When your only tool is a hammer, every problem looks like a nail.

The hammer here looks reasonable enough: To get your pet into places that might no want it there, all you need is a letter to the effect that you need an emotional support animal from a mental health professional.

But who wields the hammer? Or: What sort of unintended consequences follow?
But the process runs into the same failure mode as Adderall prescriptions: it combines an insistence on gatekeepers with a total lack of interest over whether they actually gatekeep. The end result is a gatekeeping cargo cult, where you have to go through the (expensive, exhausting) motions of asking someone's permission, without the process really filtering out good from bad applicants. And the end result of that is a disguised class system, where anyone rich and savvy enough to engage with the gatekeeping process gets extra rights, but anyone too poor or naive to access it has to play by the normal, punishingly-restrictive rules.

I have no solution to this, I just feel like I incur a little spiritual damage every time I approve somebody's ADHD snake or autism iguana or anorexia pangolin or whatever. [bold added, link omitted]
The problem is named in plain sight within a sample letter from a mill that people who want to carry pets around everywhere can use to get a letter:
[NAME OF TENANT] is my patient, and has been under my care since [DATE]. I am intimately familiar with his/her history and with the functional limitations imposed by his/her disability. He/She meets the definition of disability under the Americans with Disabilities Act, the Fair Housing Act, and the Rehabilitation Act of 1973.
The three laws named at the end violate the property rights and right to contract of landlords, employers, and businessmen who may not wish to deal with pets brought onto their property by random members of the general public. That is their first sin, and why they shouldn't be on the books in the first place.

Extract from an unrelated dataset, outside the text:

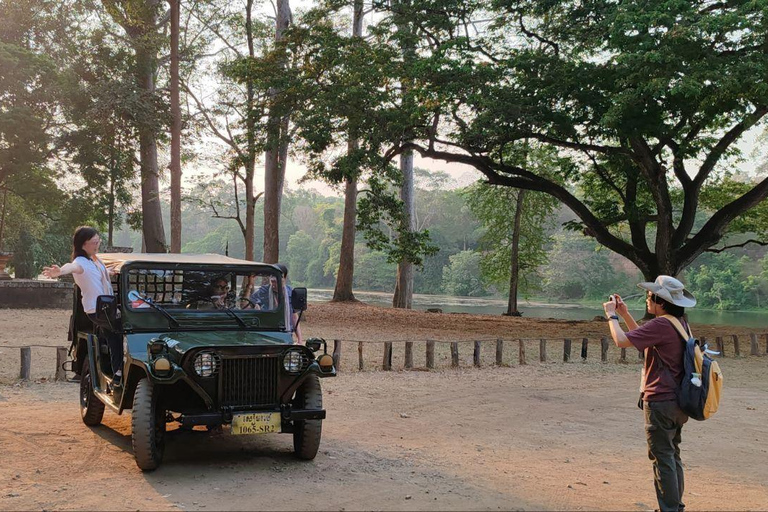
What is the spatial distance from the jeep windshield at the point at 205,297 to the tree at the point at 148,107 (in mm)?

A side effect of these laws is that they greatly increase the number of "service animals" people might wish to bring with them to the point that there is a cottage industry of people willing to help people get away with whatever they want -- people with legitimate needs for service animals and people with good reasons not to have pets on their property alike be damned.

Now, we are far from a time when such laws can get repealed, but let's indulge the fantasy and consider how we might solve the problem of, say, a business that wants to accommodate customers who really do need a service animal. Make them, if the owner produces a magical scrap of paper isn't the answer.

Businesses would be free to employ any of the following means from the below non-exhaustive list:
  • Personal judgement by a proprietor on a case-by-case basis;
  • Consulting a mental health professional of its own choosing whenever the matter comes up;
  • Accepting a certificate from an authority of its own choosing as to the safety and suitability of the animal.
Just as there are non-governmental standards bodies for engineers, or for dog breeders, there can be for service animal certification. These private-enterprise solutions work because they protect the ability of the people who use them to make a living in a free market. That is, they align self-interest with quality through the metric of honest profit -- which is surely how, over thousands of years, people have worked out which breeds of dog are best suited to help the blind, and how to train them.

In other words, rather than a cottage industry of con men, we'd have a legitimate industry of people helping make (actual) service animals work well for as many people as possible.

A private certification system would work, because businesses would be free to work with those who don't, say, foist snakes on their customers (as happens now) -- or even simply refuse to do business with people who bring animals to their place of business. The kind of charlatans who operate now would go out of business, and there would be a proper incentive for psychologists whose patients want a letter to give an honest appraisal or a real referral.

As it is now, on top of the widespread violations of rights we have now, observe that some of the people who need these animals can't have them, and some who just want to bring an animal with them everywhere they go get to do this.